» **TRECHO DO TEXTO**:
Em outubro, ANP pediu suspensão da venda sem intermediários; dois meses depois, agência mudou de posicionamento
Em 2017, foram consumidos mais de 13 milhões de metros cúbicos de etanol hidratado para veículos no Brasil. Isso representa uma parcela de 17,4% do mercado nacional de combustível utilizado para o abastecimento de automotores comuns e com a tecnologia flex, que podem ser abastecidos com gasolina e etanol.
Recentemente, entidades do setor sucroalcooleiro, que é alternativa ao uso da gasolina tradicional, estão diante de um impasse no Judiciário. A discussão é se o produto pode ser vendido diretamente das usinas de produção aos postos revendedores, sem a necessidade de passar por uma distribuidora. O processo tramita no Nordeste, mas uma decisão favorável ou contra a venda direta pode ter consequências em todo o território nacional – seja ao fixar um precedente jurídico seja ao influenciar projetos que tramitam no Congresso.

» **MATERIAL EXTRAÍDO**:
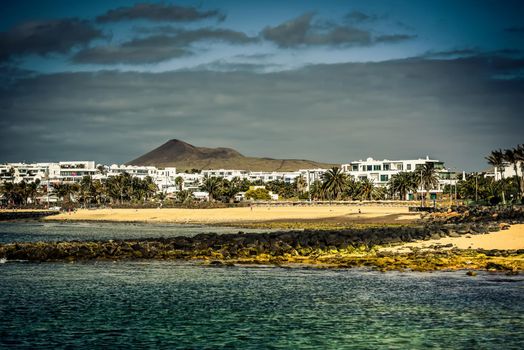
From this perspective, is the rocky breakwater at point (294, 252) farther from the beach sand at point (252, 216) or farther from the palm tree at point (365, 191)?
the palm tree at point (365, 191)

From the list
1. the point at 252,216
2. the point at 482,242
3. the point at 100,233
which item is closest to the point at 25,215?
the point at 252,216

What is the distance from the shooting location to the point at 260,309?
92.9 feet

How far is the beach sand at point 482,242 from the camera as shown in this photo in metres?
50.2

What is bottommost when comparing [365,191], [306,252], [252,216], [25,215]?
[306,252]

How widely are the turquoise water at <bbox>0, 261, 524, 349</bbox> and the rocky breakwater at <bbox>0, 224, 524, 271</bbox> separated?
403cm

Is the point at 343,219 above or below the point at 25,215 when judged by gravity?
below

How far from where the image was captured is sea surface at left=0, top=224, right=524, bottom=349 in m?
22.3

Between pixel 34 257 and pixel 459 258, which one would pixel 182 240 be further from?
pixel 459 258

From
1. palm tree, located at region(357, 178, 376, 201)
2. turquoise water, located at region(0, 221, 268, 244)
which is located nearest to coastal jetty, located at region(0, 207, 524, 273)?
turquoise water, located at region(0, 221, 268, 244)

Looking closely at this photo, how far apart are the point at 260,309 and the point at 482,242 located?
97.6 ft

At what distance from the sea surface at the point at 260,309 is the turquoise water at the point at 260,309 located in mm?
46

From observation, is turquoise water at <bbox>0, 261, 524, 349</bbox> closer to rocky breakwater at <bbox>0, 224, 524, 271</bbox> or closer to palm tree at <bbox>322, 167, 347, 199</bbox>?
rocky breakwater at <bbox>0, 224, 524, 271</bbox>

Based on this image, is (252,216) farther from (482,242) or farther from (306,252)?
(482,242)

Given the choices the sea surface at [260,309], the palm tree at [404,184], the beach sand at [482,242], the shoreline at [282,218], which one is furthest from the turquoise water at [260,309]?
the palm tree at [404,184]
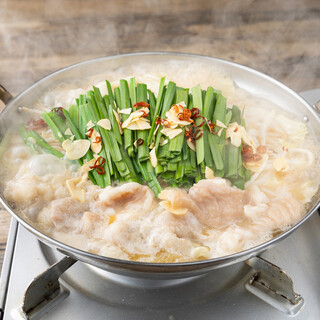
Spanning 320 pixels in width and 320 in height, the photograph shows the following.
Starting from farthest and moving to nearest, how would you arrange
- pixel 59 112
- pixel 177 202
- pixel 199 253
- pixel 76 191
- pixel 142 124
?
1. pixel 59 112
2. pixel 142 124
3. pixel 76 191
4. pixel 177 202
5. pixel 199 253

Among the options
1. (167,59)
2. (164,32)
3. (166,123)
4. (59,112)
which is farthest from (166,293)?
(164,32)

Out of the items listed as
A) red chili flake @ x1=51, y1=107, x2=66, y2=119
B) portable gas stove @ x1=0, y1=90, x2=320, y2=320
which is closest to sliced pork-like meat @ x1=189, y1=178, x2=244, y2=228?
portable gas stove @ x1=0, y1=90, x2=320, y2=320

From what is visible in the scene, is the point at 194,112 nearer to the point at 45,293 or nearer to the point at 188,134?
the point at 188,134

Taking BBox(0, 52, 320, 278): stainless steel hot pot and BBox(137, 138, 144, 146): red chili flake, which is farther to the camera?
BBox(0, 52, 320, 278): stainless steel hot pot

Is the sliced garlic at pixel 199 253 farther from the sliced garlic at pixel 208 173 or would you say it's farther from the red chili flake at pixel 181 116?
the red chili flake at pixel 181 116

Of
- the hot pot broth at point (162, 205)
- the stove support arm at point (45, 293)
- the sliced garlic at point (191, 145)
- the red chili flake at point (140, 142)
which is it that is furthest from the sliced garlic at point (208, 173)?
the stove support arm at point (45, 293)

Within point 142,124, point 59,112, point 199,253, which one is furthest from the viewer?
point 59,112

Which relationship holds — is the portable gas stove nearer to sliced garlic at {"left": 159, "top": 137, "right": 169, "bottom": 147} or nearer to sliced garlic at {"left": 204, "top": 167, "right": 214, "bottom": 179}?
sliced garlic at {"left": 204, "top": 167, "right": 214, "bottom": 179}
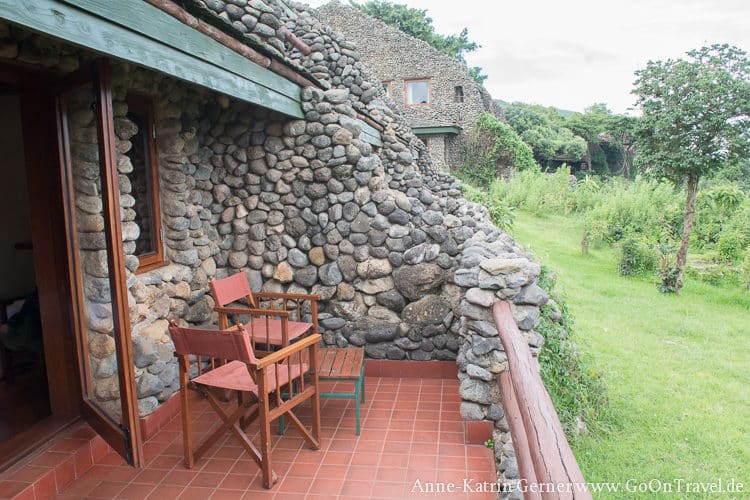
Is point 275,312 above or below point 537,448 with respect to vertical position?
above

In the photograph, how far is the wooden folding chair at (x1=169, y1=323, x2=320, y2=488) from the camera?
2.86m

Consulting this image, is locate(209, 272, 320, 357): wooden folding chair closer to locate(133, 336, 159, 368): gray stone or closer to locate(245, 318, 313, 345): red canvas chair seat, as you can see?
locate(245, 318, 313, 345): red canvas chair seat

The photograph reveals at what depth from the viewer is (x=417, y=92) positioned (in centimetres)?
2078

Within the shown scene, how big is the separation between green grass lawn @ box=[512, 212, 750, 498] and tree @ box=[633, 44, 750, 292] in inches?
51.4

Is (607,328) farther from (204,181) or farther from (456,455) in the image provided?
(204,181)

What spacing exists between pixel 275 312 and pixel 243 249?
1588mm

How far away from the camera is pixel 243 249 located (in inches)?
193

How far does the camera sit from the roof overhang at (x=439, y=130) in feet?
66.4

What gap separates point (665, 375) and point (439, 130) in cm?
1587

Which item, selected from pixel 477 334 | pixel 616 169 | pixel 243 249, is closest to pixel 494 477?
pixel 477 334

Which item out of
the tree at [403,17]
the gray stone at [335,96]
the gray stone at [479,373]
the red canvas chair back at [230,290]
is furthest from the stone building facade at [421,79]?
the gray stone at [479,373]

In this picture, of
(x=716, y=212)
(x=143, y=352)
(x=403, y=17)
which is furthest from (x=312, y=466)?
(x=403, y=17)

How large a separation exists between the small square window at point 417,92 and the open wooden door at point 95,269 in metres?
18.6

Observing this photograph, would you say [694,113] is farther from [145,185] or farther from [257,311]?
[145,185]
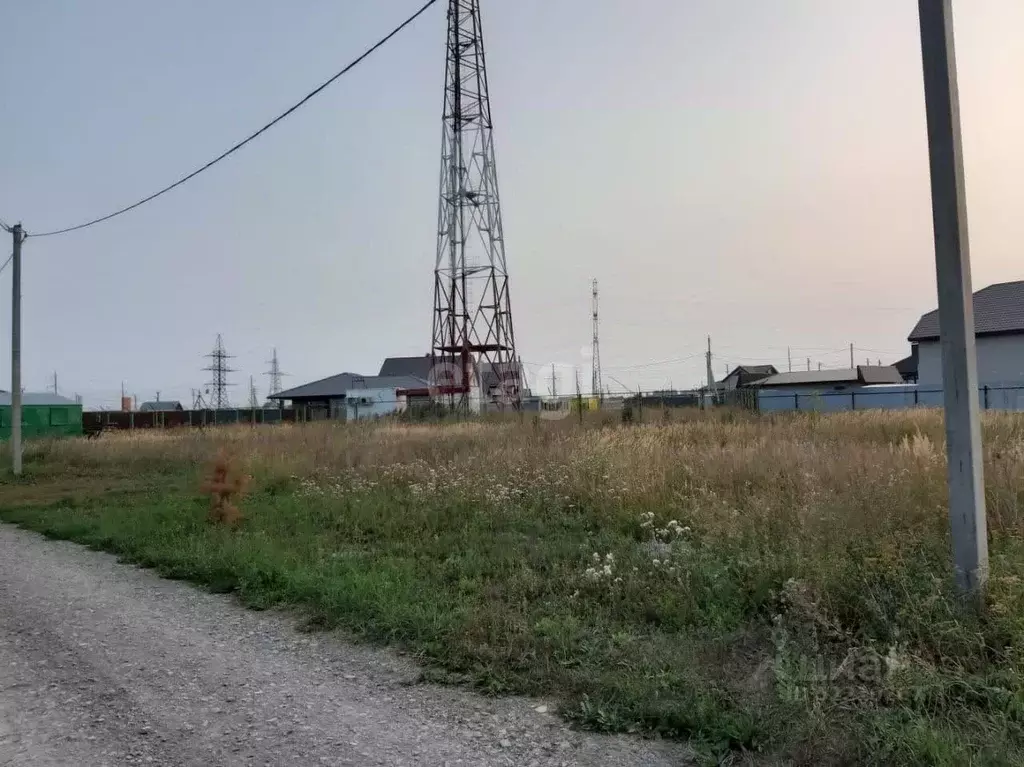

» **TAREFAS PROPOSTAS**:
A – Reescreva os registros como uma lista JSON de strings, uma para cada linha e sem as linhas em branco, começando na linha que contém "How far does" e seguindo até o fim dos registros, com as duas pontas incluídas. Deixe as imagens fora da resposta.
B – Continue o texto sobre a venda direta de etanol das usinas aos postos a partir do ponto em que ele termina.

» **RESULTADOS DAS TAREFAS**:
A –
[
  "How far does the camera sit from the roof overhang at (x=439, y=130) in feet?",
  "66.4",
  "What gap separates point (665, 375) and point (439, 130) in cm?",
  "1587",
  "Which item, selected from pixel 477 334 | pixel 616 169 | pixel 243 249, is closest to pixel 494 477?",
  "pixel 477 334",
  "Which item out of",
  "the tree at [403,17]",
  "the gray stone at [335,96]",
  "the gray stone at [479,373]",
  "the red canvas chair back at [230,290]",
  "is furthest from the stone building facade at [421,79]?",
  "the gray stone at [479,373]",
  "In this picture, of",
  "(x=716, y=212)",
  "(x=143, y=352)",
  "(x=403, y=17)",
  "which is furthest from (x=312, y=466)?",
  "(x=403, y=17)",
  "How large a separation exists between the small square window at point 417,92 and the open wooden door at point 95,269 in metres?",
  "18.6",
  "Observing this photograph, would you say [694,113] is farther from [145,185] or farther from [257,311]?",
  "[145,185]"
]

B –
A batalha pela venda direta de etanol começou em julho de 2018, após decisão da 10ª Vara Federal de Pernambuco, no processo nº 0808280-47.2018.4.05.8300, que concedeu liminar autorizando usinas de Pernambuco, Sergipe e Alagoas a venderem o produto sem uma distribuidora como intermediária.
A ação foi impetrada por sindicatos da indústria do açúcar e do álcool contra as resoluções 43/2009 e 41/2013 da Agência Nacional do Petróleo, Gás Natural e Biocombustíveis (ANP), que obriga a presença de um distribuidor no processo de venda e aplica sanções caso a prática não seja estabelecida.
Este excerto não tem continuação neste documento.